A demissão de Franclim Carvalho ocorreu após vinte e duas partidas, com dez vitórias, sete empates e cinco derrotas. A pressão sobre o técnico aumentou após uma goleada de seis a um sofrida pelo time em Cusco, seguida por uma derrota por um a zero para o Vitória.
A chegada dos três profissionais à estrutura permanente levantou questionamentos sobre a influência do Botafogo associativo na gestão. Um ponto que une os contratados é o histórico de trabalho no Boavista, clube que esteve sob a gestão de João Paulo Magalhães Lins.

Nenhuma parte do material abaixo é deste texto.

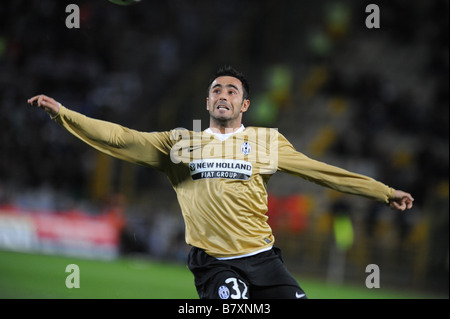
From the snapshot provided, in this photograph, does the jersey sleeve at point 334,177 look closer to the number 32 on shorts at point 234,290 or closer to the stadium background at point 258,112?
the number 32 on shorts at point 234,290

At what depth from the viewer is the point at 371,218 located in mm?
16750

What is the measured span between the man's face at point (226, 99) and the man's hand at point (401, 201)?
4.55ft

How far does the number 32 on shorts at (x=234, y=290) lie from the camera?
15.6 feet

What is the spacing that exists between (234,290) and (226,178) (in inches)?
34.2

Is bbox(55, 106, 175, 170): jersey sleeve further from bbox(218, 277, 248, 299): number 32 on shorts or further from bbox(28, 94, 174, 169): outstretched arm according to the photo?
bbox(218, 277, 248, 299): number 32 on shorts

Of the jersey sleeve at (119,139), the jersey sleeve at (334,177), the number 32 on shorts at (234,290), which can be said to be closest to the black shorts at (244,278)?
the number 32 on shorts at (234,290)

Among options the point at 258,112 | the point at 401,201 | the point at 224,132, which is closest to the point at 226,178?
the point at 224,132

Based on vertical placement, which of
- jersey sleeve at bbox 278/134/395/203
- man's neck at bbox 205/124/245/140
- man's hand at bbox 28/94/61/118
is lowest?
jersey sleeve at bbox 278/134/395/203

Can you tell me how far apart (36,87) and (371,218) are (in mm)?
9732

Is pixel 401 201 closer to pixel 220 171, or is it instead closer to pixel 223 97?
pixel 220 171

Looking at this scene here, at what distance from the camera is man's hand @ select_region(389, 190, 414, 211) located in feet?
17.3

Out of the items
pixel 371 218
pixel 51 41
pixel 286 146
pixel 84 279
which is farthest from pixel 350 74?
pixel 286 146

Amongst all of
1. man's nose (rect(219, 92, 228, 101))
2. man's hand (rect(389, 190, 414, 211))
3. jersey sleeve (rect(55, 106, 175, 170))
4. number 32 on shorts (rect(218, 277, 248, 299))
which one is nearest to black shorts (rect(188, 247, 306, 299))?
number 32 on shorts (rect(218, 277, 248, 299))

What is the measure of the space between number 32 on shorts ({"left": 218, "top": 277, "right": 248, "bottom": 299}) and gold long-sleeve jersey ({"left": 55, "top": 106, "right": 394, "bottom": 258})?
0.80 ft
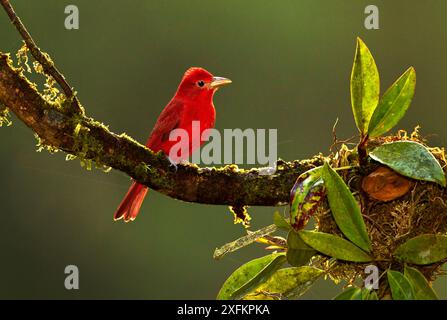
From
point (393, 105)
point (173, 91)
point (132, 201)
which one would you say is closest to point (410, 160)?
point (393, 105)

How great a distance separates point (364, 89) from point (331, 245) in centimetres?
47

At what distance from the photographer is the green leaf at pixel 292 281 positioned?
2.55m

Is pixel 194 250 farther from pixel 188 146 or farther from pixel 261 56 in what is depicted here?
pixel 188 146

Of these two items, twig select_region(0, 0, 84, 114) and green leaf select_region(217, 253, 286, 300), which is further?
twig select_region(0, 0, 84, 114)

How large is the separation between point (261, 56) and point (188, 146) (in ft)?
21.1

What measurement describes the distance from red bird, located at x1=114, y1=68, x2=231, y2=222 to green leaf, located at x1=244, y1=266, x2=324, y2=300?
4.15 feet

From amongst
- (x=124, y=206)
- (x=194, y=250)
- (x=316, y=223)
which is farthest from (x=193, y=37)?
(x=316, y=223)

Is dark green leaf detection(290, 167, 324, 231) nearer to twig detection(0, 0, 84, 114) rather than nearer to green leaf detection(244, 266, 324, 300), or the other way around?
green leaf detection(244, 266, 324, 300)

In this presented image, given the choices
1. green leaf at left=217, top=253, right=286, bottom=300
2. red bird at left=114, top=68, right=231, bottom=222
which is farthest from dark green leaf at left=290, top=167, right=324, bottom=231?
red bird at left=114, top=68, right=231, bottom=222

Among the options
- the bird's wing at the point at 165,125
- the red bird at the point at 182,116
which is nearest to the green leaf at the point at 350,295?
the red bird at the point at 182,116

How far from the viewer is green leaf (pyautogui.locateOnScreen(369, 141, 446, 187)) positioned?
7.47 feet

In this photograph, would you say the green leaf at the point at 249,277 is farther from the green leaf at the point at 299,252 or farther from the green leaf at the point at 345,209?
the green leaf at the point at 345,209

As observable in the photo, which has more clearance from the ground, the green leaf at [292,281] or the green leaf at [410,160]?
the green leaf at [410,160]

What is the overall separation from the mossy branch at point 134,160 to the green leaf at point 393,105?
36 cm
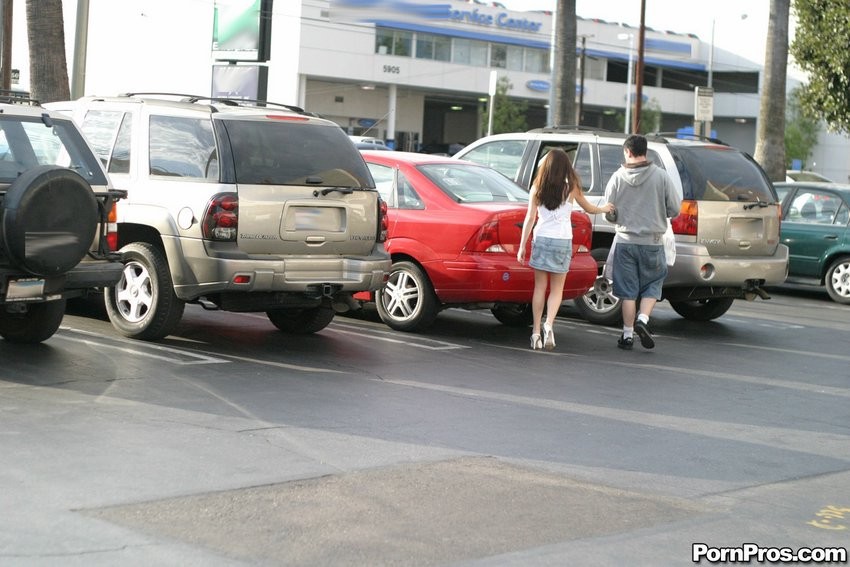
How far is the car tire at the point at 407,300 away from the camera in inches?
443

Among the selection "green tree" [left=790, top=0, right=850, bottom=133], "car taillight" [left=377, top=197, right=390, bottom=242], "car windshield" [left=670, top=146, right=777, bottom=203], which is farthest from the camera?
"green tree" [left=790, top=0, right=850, bottom=133]

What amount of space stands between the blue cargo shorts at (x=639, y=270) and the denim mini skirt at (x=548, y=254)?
811 mm

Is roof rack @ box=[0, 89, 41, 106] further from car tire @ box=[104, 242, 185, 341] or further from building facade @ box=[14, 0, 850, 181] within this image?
building facade @ box=[14, 0, 850, 181]

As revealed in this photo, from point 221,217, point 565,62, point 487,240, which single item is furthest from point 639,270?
point 565,62

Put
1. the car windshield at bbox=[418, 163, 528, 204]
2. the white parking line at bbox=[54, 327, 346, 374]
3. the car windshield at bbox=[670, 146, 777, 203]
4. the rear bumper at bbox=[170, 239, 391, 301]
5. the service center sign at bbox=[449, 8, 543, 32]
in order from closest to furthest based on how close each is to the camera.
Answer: the white parking line at bbox=[54, 327, 346, 374], the rear bumper at bbox=[170, 239, 391, 301], the car windshield at bbox=[418, 163, 528, 204], the car windshield at bbox=[670, 146, 777, 203], the service center sign at bbox=[449, 8, 543, 32]

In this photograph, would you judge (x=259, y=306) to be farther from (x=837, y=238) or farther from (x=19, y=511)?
(x=837, y=238)

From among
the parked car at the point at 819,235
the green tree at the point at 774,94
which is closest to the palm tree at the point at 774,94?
the green tree at the point at 774,94

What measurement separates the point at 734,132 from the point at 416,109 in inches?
963

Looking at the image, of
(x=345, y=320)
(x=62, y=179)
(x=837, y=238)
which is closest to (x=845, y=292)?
(x=837, y=238)

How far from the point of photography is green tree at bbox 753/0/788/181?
83.6ft

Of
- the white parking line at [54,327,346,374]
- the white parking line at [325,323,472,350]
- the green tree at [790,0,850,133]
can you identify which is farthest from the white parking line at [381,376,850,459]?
the green tree at [790,0,850,133]

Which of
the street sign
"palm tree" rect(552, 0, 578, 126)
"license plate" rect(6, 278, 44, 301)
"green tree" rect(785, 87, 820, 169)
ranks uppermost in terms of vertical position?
"green tree" rect(785, 87, 820, 169)

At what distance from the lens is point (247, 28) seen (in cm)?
1984

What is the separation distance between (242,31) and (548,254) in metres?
10.6
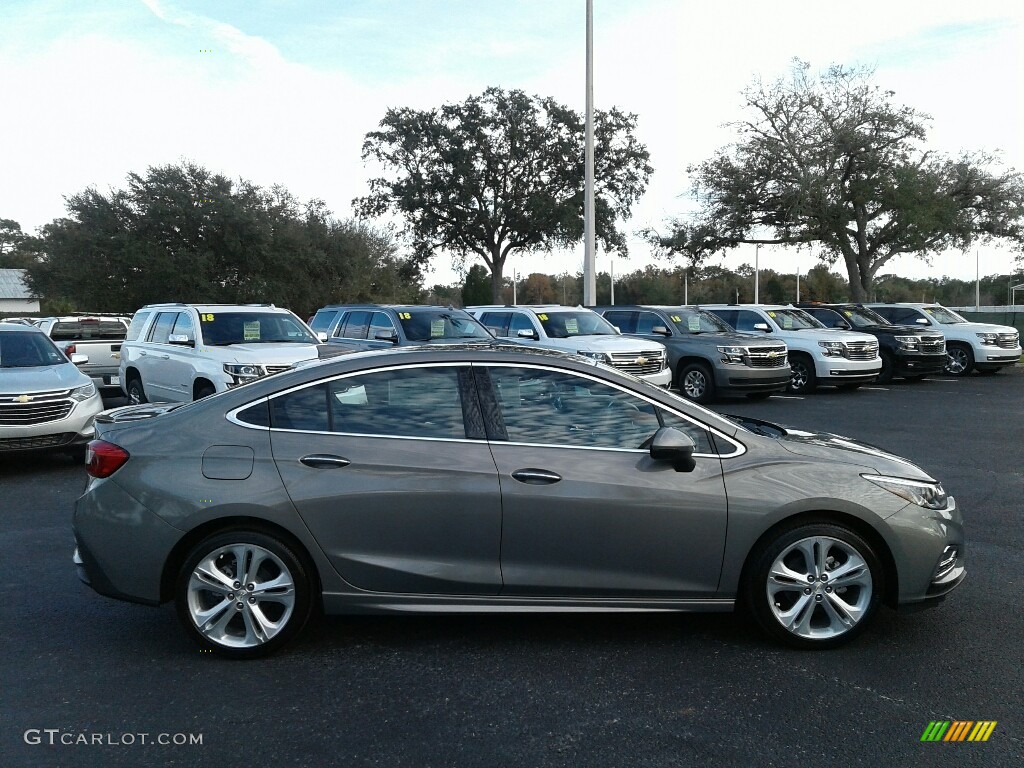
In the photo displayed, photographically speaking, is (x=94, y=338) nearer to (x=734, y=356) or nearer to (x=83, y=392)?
(x=83, y=392)

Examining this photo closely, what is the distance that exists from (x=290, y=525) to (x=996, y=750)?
3.16 meters

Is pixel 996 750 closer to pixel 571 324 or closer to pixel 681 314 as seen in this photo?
pixel 571 324

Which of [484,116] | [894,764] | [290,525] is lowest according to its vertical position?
[894,764]

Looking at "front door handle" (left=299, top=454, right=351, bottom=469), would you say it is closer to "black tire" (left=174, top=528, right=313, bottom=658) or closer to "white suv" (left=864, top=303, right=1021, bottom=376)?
"black tire" (left=174, top=528, right=313, bottom=658)

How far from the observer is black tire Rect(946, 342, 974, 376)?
74.1ft

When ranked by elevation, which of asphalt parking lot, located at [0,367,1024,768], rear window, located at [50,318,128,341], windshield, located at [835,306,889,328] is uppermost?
windshield, located at [835,306,889,328]

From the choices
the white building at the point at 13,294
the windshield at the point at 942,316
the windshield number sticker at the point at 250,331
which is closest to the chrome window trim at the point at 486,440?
the windshield number sticker at the point at 250,331

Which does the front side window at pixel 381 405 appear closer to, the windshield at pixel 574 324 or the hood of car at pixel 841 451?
the hood of car at pixel 841 451

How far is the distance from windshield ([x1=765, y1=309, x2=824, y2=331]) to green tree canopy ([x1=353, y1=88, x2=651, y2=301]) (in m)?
19.8

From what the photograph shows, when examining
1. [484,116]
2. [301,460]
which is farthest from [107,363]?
[484,116]

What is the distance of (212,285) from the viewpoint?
130 ft

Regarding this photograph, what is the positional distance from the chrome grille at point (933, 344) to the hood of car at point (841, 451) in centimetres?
1710

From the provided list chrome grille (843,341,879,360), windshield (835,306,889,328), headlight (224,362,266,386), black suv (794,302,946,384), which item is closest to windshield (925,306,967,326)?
windshield (835,306,889,328)

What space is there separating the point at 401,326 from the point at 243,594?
1095cm
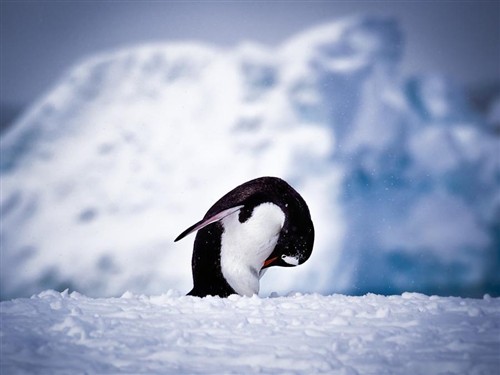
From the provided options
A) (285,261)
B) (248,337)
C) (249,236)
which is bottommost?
(248,337)

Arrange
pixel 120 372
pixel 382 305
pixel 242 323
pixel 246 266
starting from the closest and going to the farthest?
pixel 120 372, pixel 242 323, pixel 382 305, pixel 246 266

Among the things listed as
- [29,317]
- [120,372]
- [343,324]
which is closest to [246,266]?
[343,324]

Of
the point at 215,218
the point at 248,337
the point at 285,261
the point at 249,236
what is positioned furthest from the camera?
the point at 285,261

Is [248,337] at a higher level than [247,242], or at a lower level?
lower

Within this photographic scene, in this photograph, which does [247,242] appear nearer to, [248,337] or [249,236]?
[249,236]

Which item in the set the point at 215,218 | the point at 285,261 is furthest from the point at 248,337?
the point at 285,261

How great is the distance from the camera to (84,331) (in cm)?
213

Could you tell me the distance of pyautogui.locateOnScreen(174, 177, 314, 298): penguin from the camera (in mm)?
3715

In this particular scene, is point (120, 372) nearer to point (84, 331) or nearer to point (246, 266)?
point (84, 331)

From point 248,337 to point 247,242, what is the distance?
157 cm

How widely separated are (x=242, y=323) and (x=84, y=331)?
28.5 inches

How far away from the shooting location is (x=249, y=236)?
3729 mm

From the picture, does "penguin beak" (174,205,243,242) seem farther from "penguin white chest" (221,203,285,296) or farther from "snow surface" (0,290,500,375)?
"snow surface" (0,290,500,375)

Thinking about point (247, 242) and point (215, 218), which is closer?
point (215, 218)
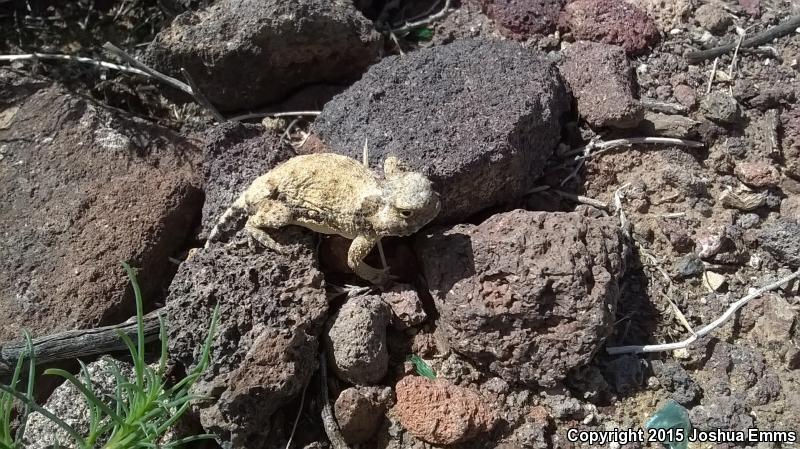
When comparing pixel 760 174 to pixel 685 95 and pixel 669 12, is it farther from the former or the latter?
pixel 669 12

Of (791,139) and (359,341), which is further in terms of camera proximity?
(791,139)

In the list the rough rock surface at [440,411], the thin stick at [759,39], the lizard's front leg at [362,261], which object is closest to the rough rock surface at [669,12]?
the thin stick at [759,39]

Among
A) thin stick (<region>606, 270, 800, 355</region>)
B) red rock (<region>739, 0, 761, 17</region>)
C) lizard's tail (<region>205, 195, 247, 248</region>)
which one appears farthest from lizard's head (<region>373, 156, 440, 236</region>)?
red rock (<region>739, 0, 761, 17</region>)

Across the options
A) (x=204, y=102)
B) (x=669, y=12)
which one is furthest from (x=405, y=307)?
(x=669, y=12)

Paulo Bonamigo, coordenador técnico, não exercia função oficial em clube há mais de quatro anos. Ronaldo Torres, responsável pela preparação física, passou recentemente por equipes de divisões inferiores e ligas estaduais. Marcelo Salles, auxiliar fixo, possui uma trajetória mais contínua em equipes de elite.
A decisão de definir a estrutura fixa antes da contratação de um novo treinador indica um modelo de gestão pré-estabelecido. O futuro comandante poderá integrar uma equipe com peças técnicas já definidas, o que define a autonomia do cargo.